··· Dataset records ···
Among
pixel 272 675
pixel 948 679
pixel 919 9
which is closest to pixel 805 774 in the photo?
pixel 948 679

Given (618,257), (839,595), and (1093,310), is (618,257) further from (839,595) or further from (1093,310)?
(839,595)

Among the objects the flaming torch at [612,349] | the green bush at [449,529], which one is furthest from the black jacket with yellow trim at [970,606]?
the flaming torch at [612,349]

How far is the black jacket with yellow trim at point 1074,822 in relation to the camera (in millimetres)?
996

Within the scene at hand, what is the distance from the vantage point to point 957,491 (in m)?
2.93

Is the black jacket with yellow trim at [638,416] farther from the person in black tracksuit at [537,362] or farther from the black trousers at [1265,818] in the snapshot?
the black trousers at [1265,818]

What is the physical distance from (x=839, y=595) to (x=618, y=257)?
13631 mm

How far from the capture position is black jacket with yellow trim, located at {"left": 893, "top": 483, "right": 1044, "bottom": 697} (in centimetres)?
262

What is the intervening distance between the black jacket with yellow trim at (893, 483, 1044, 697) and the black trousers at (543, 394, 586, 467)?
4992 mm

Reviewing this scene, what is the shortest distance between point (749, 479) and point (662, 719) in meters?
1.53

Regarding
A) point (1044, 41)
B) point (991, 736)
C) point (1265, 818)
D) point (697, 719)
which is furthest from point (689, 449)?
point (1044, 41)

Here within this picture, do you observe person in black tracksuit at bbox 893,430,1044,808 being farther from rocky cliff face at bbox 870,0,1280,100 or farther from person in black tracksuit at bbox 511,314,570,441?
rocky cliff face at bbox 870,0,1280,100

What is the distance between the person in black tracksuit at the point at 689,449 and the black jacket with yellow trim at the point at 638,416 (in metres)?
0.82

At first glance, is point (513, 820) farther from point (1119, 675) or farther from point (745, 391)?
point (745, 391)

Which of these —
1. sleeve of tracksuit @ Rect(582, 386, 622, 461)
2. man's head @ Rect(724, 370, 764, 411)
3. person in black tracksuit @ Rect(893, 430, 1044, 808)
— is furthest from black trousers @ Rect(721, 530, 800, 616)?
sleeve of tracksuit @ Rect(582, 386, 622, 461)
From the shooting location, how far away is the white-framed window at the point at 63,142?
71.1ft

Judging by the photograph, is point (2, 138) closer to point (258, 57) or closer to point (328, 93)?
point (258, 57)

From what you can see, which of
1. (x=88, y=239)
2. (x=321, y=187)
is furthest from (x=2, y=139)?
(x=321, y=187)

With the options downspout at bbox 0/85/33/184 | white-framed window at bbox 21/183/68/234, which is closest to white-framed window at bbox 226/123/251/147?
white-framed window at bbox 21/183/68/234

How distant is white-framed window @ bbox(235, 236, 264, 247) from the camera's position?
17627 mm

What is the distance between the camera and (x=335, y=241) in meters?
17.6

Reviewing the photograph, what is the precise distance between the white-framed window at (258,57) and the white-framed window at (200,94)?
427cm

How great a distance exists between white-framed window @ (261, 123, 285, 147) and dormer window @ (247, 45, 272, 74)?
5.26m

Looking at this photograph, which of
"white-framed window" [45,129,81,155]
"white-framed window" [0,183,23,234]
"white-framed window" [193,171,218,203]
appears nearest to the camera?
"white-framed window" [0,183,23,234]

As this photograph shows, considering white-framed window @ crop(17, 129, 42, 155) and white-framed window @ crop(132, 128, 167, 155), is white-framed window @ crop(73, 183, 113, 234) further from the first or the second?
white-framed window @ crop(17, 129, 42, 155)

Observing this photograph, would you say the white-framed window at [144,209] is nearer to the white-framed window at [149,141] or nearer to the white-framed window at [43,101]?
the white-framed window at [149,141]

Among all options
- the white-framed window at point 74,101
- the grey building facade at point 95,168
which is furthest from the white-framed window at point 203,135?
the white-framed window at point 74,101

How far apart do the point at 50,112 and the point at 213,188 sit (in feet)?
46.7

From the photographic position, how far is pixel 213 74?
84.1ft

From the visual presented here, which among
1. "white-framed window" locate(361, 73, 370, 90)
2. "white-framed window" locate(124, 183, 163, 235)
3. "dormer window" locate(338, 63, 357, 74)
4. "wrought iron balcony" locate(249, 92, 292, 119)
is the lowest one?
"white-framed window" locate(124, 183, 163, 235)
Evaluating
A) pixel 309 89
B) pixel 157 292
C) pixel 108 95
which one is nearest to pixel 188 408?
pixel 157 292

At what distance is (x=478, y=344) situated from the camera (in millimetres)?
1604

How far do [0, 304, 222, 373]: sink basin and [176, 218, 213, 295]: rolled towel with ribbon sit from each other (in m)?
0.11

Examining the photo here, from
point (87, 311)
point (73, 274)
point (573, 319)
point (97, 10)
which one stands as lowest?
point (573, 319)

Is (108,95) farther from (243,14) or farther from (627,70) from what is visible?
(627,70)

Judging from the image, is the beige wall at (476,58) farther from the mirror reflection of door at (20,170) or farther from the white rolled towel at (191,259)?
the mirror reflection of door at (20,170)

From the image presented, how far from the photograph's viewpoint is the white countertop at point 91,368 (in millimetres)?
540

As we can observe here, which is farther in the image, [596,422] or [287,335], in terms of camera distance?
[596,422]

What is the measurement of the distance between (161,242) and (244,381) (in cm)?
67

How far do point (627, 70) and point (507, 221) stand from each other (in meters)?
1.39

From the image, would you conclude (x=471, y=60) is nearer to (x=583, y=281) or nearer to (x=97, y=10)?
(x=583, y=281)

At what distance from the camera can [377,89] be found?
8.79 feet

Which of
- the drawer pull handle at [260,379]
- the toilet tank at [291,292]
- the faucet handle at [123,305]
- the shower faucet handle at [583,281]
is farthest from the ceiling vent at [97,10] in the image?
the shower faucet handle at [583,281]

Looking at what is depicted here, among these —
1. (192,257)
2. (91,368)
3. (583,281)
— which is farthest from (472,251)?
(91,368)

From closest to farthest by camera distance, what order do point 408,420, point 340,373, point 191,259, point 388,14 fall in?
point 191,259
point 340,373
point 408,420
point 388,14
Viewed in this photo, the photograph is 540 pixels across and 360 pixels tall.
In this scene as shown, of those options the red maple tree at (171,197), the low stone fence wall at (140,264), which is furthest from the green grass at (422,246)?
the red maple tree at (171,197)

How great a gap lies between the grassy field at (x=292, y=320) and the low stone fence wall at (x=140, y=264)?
···
== Directive ==
Every entry should be output exactly as written, please.

== Exercise result ==
Among
pixel 272 675
pixel 948 679
pixel 919 9
which is closest to pixel 805 774 in the photo?
pixel 948 679

Given (618,257), (839,595), and (1093,310), is (618,257) further from (839,595) or further from (1093,310)?
(839,595)

Among the objects the flaming torch at [612,349] | the green bush at [449,529], which one is furthest from the black jacket with yellow trim at [970,606]?
the flaming torch at [612,349]

How far is the black jacket with yellow trim at point 1074,822 in relation to the camera (in millimetres)?
996

Within the scene at hand, what is the distance from the vantage point to point 957,491 (in m)?
2.93

Is the black jacket with yellow trim at [638,416] farther from the person in black tracksuit at [537,362] or farther from the black trousers at [1265,818] in the snapshot?
the black trousers at [1265,818]

What is the physical distance from (x=839, y=595) to (x=618, y=257)?
13631 mm

How far from the capture position is black jacket with yellow trim, located at {"left": 893, "top": 483, "right": 1044, "bottom": 697} (in centimetres)?
262

What is the intervening distance between the black jacket with yellow trim at (893, 483, 1044, 697) and the black trousers at (543, 394, 586, 467)?
4992 mm

Reviewing this scene, what is the shortest distance between point (749, 479) and point (662, 719) in meters?
1.53

Regarding
A) point (1044, 41)
B) point (991, 736)
C) point (1265, 818)
D) point (697, 719)
which is furthest from point (689, 449)?
point (1044, 41)

Here within this picture, do you observe person in black tracksuit at bbox 893,430,1044,808 being farther from rocky cliff face at bbox 870,0,1280,100 or farther from person in black tracksuit at bbox 511,314,570,441?
rocky cliff face at bbox 870,0,1280,100

What is the distance between the person in black tracksuit at the point at 689,449 and the black jacket with yellow trim at the point at 638,416 (in metres)?
0.82

At first glance, is point (513, 820) farther from point (1119, 675) or farther from point (745, 391)?
point (745, 391)

Which of these —
1. sleeve of tracksuit @ Rect(582, 386, 622, 461)
2. man's head @ Rect(724, 370, 764, 411)
3. person in black tracksuit @ Rect(893, 430, 1044, 808)
— is furthest from black trousers @ Rect(721, 530, 800, 616)?
sleeve of tracksuit @ Rect(582, 386, 622, 461)
From the shooting location, how far away is the white-framed window at the point at 63,142?
71.1ft

Judging by the photograph, is point (2, 138) closer to point (258, 57) or closer to point (328, 93)?
point (258, 57)

From what you can see, which of
1. (x=88, y=239)
2. (x=321, y=187)
is furthest from (x=2, y=139)?
(x=321, y=187)

With the options downspout at bbox 0/85/33/184 | white-framed window at bbox 21/183/68/234, which is closest to white-framed window at bbox 226/123/251/147?
white-framed window at bbox 21/183/68/234

How distant is white-framed window @ bbox(235, 236, 264, 247) from the camera's position?
17627 mm

What is the distance between the camera and (x=335, y=241) in meters?
17.6

Reviewing the photograph, what is the precise distance between the white-framed window at (258,57) and the white-framed window at (200,94)?
427cm

How great a distance exists between white-framed window @ (261, 123, 285, 147) and dormer window @ (247, 45, 272, 74)?
5.26m

Looking at this photograph, which of
"white-framed window" [45,129,81,155]
"white-framed window" [0,183,23,234]
"white-framed window" [193,171,218,203]
appears nearest to the camera?
"white-framed window" [0,183,23,234]

As this photograph shows, considering white-framed window @ crop(17, 129, 42, 155) and white-framed window @ crop(132, 128, 167, 155), is white-framed window @ crop(73, 183, 113, 234) further from the first or the second?
white-framed window @ crop(17, 129, 42, 155)

Observing this photograph, would you say the white-framed window at [144,209] is nearer to the white-framed window at [149,141] or nearer to the white-framed window at [43,101]?
the white-framed window at [149,141]

Among all options
- the white-framed window at point 74,101
- the grey building facade at point 95,168
which is furthest from the white-framed window at point 203,135?
the white-framed window at point 74,101

How far apart do the point at 50,112 and the point at 213,188 sit (in feet)?
46.7

From the photographic position, how far is pixel 213 74?
84.1ft

From the visual presented here, which among
1. "white-framed window" locate(361, 73, 370, 90)
2. "white-framed window" locate(124, 183, 163, 235)
3. "dormer window" locate(338, 63, 357, 74)
4. "wrought iron balcony" locate(249, 92, 292, 119)
is the lowest one?
"white-framed window" locate(124, 183, 163, 235)
Evaluating
A) pixel 309 89
B) pixel 157 292
C) pixel 108 95
which one is nearest to pixel 188 408?
pixel 157 292

At what distance is (x=478, y=344) situated from the camera (in millimetres)?
1604

How far do [0, 304, 222, 373]: sink basin and [176, 218, 213, 295]: rolled towel with ribbon sit from each other (in m)?
0.11

Examining the photo here, from
point (87, 311)
point (73, 274)
point (573, 319)
point (97, 10)
which one stands as lowest?
point (573, 319)

Is (108,95) farther from (243,14) or farther from (627,70) from what is visible?
(627,70)

Judging from the image, is the beige wall at (476,58) farther from the mirror reflection of door at (20,170) or farther from the white rolled towel at (191,259)?
the mirror reflection of door at (20,170)

From the image presented, how far from the photograph's viewpoint is the white countertop at point 91,368 (in millimetres)?
540

As we can observe here, which is farther in the image, [596,422] or [287,335], in terms of camera distance?
[596,422]

What is the measurement of the distance between (161,242) and (244,381) (in cm)?
67

How far do point (627, 70) and point (507, 221) stand from each other (in meters)?
1.39

From the image, would you conclude (x=471, y=60) is nearer to (x=583, y=281) or nearer to (x=97, y=10)?
(x=583, y=281)

At what distance from the camera can [377,89] be found?
8.79 feet

Which of
- the drawer pull handle at [260,379]
- the toilet tank at [291,292]
- the faucet handle at [123,305]
- the shower faucet handle at [583,281]
is farthest from the ceiling vent at [97,10] in the image?
the shower faucet handle at [583,281]

Looking at what is depicted here, among these —
1. (192,257)
2. (91,368)
3. (583,281)
— which is farthest from (472,251)?
(91,368)

From closest to farthest by camera distance, what order do point 408,420, point 340,373, point 191,259, point 388,14 fall in?
point 191,259
point 340,373
point 408,420
point 388,14
Viewed in this photo, the photograph is 540 pixels across and 360 pixels tall.
In this scene as shown, of those options the red maple tree at (171,197), the low stone fence wall at (140,264), which is furthest from the green grass at (422,246)?
the red maple tree at (171,197)

How great a gap lies between the grassy field at (x=292, y=320) and the low stone fence wall at (x=140, y=264)?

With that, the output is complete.